Scheduling refers to the process of ensuring that Pods get matched to the appropriate nodes within a Kubernetes cluster. This process enables users to better control where Pods end up within the cluster which in turn helps to effectively manage workloads and the underlying resources. In this post, we will explore different methods available with K8s to control the pod scheduling behavior.
What’s the need for controlling the scheduling process?
While Kubernetes will mostly manage the scheduling, there may be instances where users need to schedule pods for specific nodes. This situation is most prevalent during a K8’s deployment, where Pods need to be deployed in various nodes. Besides, controlling the scheduling process allows users to deploy Pods in matching nodes with special hardware, dedicated nodes, pods relating to each other, etc. It also enables greater control over the deployment as well as management of pods throughout their lifecycle.
Ways of Controlling Pod Scheduling
Scheduler Policy / Scheduler Profile
Modifying the default Kubernetes scheduler using a custom scheduler policy is the most basic way to customize scheduling cluster-wide. These policies can be configured with predicates and priorities defined to manage how pods are scheduled in the nodes. Scheduler policies are depreciated after Kubernetes v1.23 in favor of Scheduler profiles. Profiles provide users with greater customizability in scheduling pods, and it can be extended with scheduling plugins for further modifications. The kube-scheduler can be configured using multiple profiles, with Pods adhering to different profiles based on what is defined in the PodSpec.
Node Selector
Using Node Selectors is the simplest way to schedule a pod in a node. It uses label key-value pairs defined in a node to schedule the pod matching the defined label in the node. This is done through the nodeSelector field in the PodSpec where users can specify a map of key-value pairs. If the key-value pairs defined in the pod specification match the labels in the node, the pod will get scheduled in that node. While users can specify multiple selectors, in general, it’s recommended to use nodeSelector with a single label match due to its simplicity.

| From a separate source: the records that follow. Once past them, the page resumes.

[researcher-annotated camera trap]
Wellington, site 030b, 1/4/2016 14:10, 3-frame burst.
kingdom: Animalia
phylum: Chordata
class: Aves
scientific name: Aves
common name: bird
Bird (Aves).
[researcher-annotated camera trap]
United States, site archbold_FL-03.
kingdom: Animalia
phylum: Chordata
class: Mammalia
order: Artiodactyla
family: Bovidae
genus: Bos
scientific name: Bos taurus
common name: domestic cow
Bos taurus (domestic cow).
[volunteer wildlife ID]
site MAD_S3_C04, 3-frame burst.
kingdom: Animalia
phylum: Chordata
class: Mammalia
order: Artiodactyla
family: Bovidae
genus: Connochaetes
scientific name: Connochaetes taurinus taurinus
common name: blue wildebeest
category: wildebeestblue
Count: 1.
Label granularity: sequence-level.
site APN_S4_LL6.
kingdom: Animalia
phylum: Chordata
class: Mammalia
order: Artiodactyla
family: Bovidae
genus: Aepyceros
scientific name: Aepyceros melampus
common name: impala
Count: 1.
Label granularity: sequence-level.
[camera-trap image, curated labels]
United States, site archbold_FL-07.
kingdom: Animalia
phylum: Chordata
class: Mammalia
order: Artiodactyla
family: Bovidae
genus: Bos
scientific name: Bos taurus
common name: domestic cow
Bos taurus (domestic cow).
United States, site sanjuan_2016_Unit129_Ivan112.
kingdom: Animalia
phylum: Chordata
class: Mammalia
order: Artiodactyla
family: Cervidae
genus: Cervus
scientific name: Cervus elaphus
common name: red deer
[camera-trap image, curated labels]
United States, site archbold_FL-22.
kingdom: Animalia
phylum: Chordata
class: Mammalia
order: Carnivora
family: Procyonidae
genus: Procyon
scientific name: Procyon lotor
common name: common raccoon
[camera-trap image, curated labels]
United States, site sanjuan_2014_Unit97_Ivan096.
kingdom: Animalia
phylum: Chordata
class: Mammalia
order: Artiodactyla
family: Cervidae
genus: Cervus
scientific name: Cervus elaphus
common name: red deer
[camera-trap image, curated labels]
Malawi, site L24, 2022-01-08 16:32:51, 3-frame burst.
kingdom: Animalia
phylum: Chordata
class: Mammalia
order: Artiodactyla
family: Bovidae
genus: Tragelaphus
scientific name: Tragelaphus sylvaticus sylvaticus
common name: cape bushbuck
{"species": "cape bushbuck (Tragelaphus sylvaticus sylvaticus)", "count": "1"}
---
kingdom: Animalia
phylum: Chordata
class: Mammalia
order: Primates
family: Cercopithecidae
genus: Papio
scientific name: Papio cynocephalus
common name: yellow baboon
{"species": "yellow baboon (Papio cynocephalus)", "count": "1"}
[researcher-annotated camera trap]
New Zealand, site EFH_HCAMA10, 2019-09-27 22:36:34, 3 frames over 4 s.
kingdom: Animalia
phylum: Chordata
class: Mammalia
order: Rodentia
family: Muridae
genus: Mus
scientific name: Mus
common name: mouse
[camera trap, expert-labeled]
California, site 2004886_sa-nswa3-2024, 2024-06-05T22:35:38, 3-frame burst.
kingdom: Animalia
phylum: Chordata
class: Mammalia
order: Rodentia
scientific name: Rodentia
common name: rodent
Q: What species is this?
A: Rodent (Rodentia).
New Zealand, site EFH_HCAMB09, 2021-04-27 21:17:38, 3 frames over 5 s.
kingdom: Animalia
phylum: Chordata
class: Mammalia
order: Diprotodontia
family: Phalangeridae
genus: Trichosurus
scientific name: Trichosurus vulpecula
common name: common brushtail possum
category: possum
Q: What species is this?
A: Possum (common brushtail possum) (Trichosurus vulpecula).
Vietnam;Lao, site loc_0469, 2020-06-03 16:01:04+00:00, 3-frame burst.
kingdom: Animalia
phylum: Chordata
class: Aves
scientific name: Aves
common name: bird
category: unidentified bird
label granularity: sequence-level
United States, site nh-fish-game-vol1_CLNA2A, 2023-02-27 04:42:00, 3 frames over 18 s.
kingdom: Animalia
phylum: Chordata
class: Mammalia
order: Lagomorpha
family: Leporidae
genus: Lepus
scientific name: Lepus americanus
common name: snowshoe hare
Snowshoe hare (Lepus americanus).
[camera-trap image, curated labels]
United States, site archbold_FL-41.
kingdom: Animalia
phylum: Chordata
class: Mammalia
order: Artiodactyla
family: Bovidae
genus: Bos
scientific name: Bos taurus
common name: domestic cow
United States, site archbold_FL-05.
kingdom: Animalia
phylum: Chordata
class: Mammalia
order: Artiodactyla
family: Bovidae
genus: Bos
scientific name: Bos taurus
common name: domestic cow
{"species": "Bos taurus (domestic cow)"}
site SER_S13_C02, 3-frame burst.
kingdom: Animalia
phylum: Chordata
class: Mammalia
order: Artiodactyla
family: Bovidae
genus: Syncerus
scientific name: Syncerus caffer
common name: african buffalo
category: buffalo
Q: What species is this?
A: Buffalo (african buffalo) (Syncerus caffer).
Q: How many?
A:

Pod Affinity / Anti-Affinity
Pod affinity and anti-affinity allow users to restrict where pods can be scheduled based on label key-value pairs on pods that are already within a node.
- Pod affinity – Pod affinity informs the scheduler to match pods to a node where the label selector of the new pod matches a label of the current pod in the node.
- Pod anti-affinity – This works to prevent pods from getting scheduled in the same node where the label selector of a new pod matches a label on a current pod.
These methods can be used to spread workloads across all nodes without getting all the pods deployed in the same node. Moreover, it reduces the risk of performance bottlenecks, service conflicts, and availability issues while helping group-related pods. These affinity rules can be created in two variants as required and preferred. The required rules must be met before a pod can be scheduled. On the other hand, preferred rules do not require a strict matching. However, the scheduler will try to enforce the rule if it matches. When defining affinity, users can configure conditions for the match expression with logical operators defined in the operator field to further customize these rules.
Node Affinity
Node affinity is similar in concept to nodeSelector where users can target specific nodes to schedule pods. Unlike node selector which uses labels, here, users can set an affinity towards a specific node or a node group using affinity rules. These rules also come with required and preferred types and operator support for further customization. Furthermore, they are defined within the PodSpec.
Taints and Tolerations
Taints and tolerations allow users to repel pods from getting scheduled to a node. Taints are applied to nodes while tolerations are configured on the pod manifest. The pod will get repelled from the node which has the taint configured if there is no matching toleration configured.
A taint consists of a key and a value with a taint effect that determines the behavior of the scheduling process. These effects are predetermined in Kubernetes and cannot be modified by users.
Tolerations supports two operators as Exist and Equal. Exist will match any node where the defined key is present, regardless of the key value. At the same time, Equal ensures that the key and the value defined in the toleration exactly match with the taint in the node. Users can define multiple taints and tolerations to further extend the functionality. Additionally, Taints can be used to control the eviction behavior of pods using the NoExecute effect. They can also be used in combination with node affinity to create dedicated nodes for special use cases.
Conclusion
Controlling Scheduling in Kubernetes provides users with the freedom to determine where to match Pods within the cluster nodes. In any K8s environment, fine-grained control over the scheduling process is one of the key aspects to proper optimization of cluster resources and better overall management of the cluster.